Sony management recognizes that “no business is forever,” one source told Reuters. Although no deals are on the table, “every segment now needs to understand that Sony can exit businesses,” he added.
Last year Sony sold its Vaio personal computer business and spun off its TV operations, cutting 5,000 jobs in addition to the 10,000 slashed earlier, after Hirai took over.
But even as many analysts say further drastic action is needed, such as a full-fledged exit from TVs, Hirai used last week’s high-profile Consumer Electronics Show in Las Vegas to push an array of new gadgets, including super-slim TVs and a $1,100 Walkman digital-music player.
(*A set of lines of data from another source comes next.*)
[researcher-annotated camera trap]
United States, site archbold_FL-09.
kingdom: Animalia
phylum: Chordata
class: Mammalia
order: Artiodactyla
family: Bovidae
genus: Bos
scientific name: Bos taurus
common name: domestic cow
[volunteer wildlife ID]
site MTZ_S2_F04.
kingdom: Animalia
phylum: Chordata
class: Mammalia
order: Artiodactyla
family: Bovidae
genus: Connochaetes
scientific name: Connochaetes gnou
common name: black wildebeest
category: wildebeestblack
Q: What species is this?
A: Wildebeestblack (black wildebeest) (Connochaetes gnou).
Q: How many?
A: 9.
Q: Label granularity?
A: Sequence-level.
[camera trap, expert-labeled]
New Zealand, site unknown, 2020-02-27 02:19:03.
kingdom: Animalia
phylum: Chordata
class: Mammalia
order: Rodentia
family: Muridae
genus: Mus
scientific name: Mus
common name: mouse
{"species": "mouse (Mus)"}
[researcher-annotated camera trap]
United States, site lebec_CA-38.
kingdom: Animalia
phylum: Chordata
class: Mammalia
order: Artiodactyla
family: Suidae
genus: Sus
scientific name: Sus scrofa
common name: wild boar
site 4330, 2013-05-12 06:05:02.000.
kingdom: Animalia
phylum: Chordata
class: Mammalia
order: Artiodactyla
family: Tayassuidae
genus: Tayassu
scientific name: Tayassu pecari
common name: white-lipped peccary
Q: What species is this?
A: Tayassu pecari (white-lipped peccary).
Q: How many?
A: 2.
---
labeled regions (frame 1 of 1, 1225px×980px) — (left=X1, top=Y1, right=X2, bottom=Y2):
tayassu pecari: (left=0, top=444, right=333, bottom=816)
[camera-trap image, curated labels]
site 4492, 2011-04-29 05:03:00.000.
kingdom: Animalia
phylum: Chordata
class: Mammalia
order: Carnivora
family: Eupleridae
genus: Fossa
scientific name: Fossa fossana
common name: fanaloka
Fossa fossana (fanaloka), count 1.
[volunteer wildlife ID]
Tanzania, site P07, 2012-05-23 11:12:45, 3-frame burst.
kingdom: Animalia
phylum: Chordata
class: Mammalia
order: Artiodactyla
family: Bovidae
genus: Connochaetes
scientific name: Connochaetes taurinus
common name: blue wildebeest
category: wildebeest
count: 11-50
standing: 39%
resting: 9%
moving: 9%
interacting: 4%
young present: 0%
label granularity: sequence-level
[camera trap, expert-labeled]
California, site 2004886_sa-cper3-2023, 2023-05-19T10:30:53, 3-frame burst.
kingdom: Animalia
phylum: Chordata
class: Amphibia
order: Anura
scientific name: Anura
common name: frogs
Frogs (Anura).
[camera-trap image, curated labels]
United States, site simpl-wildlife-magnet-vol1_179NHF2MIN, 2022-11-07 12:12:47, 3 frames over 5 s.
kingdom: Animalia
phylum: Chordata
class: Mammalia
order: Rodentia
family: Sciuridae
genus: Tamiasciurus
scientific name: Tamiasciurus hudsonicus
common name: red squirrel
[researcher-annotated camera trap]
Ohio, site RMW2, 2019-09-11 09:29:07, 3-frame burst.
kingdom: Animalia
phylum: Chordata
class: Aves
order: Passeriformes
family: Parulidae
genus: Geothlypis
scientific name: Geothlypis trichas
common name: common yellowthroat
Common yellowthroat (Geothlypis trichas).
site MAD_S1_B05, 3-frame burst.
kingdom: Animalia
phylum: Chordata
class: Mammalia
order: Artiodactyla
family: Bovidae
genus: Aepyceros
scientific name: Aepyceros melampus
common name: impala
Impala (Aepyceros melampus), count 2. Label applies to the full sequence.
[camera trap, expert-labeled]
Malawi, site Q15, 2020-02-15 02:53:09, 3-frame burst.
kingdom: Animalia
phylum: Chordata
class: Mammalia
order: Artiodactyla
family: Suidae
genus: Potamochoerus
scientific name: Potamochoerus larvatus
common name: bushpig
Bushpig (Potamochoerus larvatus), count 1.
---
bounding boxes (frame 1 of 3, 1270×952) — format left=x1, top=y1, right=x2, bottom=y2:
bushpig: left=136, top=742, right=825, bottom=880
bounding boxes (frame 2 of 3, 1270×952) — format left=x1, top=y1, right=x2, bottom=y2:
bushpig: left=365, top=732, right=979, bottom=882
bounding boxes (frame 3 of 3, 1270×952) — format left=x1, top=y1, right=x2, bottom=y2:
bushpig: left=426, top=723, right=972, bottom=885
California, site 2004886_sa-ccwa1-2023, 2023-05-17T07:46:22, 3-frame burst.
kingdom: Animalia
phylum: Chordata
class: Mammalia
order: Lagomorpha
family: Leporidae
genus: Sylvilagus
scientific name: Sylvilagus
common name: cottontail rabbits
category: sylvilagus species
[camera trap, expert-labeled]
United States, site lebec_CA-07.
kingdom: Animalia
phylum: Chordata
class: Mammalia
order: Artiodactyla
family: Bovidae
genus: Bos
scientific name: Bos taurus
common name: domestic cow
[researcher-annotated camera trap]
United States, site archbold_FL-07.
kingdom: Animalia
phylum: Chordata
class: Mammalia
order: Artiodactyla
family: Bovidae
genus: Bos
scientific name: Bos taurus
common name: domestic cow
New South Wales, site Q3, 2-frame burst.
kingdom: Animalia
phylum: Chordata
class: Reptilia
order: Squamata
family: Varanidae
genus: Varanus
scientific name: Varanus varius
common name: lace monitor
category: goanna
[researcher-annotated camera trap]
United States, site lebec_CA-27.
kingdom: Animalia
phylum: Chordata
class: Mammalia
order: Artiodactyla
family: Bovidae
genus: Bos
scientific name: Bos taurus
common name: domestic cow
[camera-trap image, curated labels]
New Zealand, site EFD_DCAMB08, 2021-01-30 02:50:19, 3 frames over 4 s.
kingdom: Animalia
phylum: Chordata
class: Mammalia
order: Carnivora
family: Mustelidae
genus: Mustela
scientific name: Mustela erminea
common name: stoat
He stressed the success of Sony’s imaging sensors for cameras and its PlayStation 4, saying the company has sold 18.5 million of the game consoles, putting it ahead of Microsoft’s Xbox One and Nintendo’s WiiU.
Sony has refused proposals for aggressive action before, such as a 2013 demand from influential hedge fund manager Daniel Loeb to spin off part of its profitable entertainment business to fund an overhaul of the struggling electronics operations.
As he prepares the latest revival plan ahead of the new business year, Hirai, 54, must decide what to do with the financially weak operations that have already been subject to heavy cost cuts.
He told a small group of reporters at the Las Vegas show that his reforms have succeeded “in some parts but not in others.”
“Electronics in general, along with entertainment and finance, will continue to be an important business,” he said. “But within that there are some operations that will need to be run with caution — and that might be TV or mobile, for example.”
Yet cost cuts and a focus on high-end phones, a strategy led by Hiroki Totoki, the new chief of Sony’s mobile division, aren’t enough, said Citigroup analyst Kota Ezawa.
“The mobile and TV businesses both require a drastic overhaul,” he said. “Without drastic reforms such as joint ventures or alliances, they will both be in the red three years from now.”
Exiting the TV business would mean heavy restructuring costs and lost sales. Potential buyers might not want all the division’s assets, let alone at a high premium.
But Japanese rival Panasonic has succeeding in shifting focus from TVs and DVD players to growth areas such as advanced driver-assistance systems and high-margin home appliances under CEO Kazuhiro Tsuga, who took office around the same time as Hirai.
“Anyone can make TVs these days,” Tsuga said, after browsing rival booths at CES. “But you see this in smartphones too, not just TV.”
Indeed, Sony expects a 180 billion yen impairment charge for its mobile phone business after struggling to compete with cut-price Asian rivals and failing to close the gap with Apple and Samsung in high-end smartphones.
The same predicament forced Nokia to sell its mobile phone business to Microsoft and Sony’s former JV partner Ericsson to sell its stake in 2012.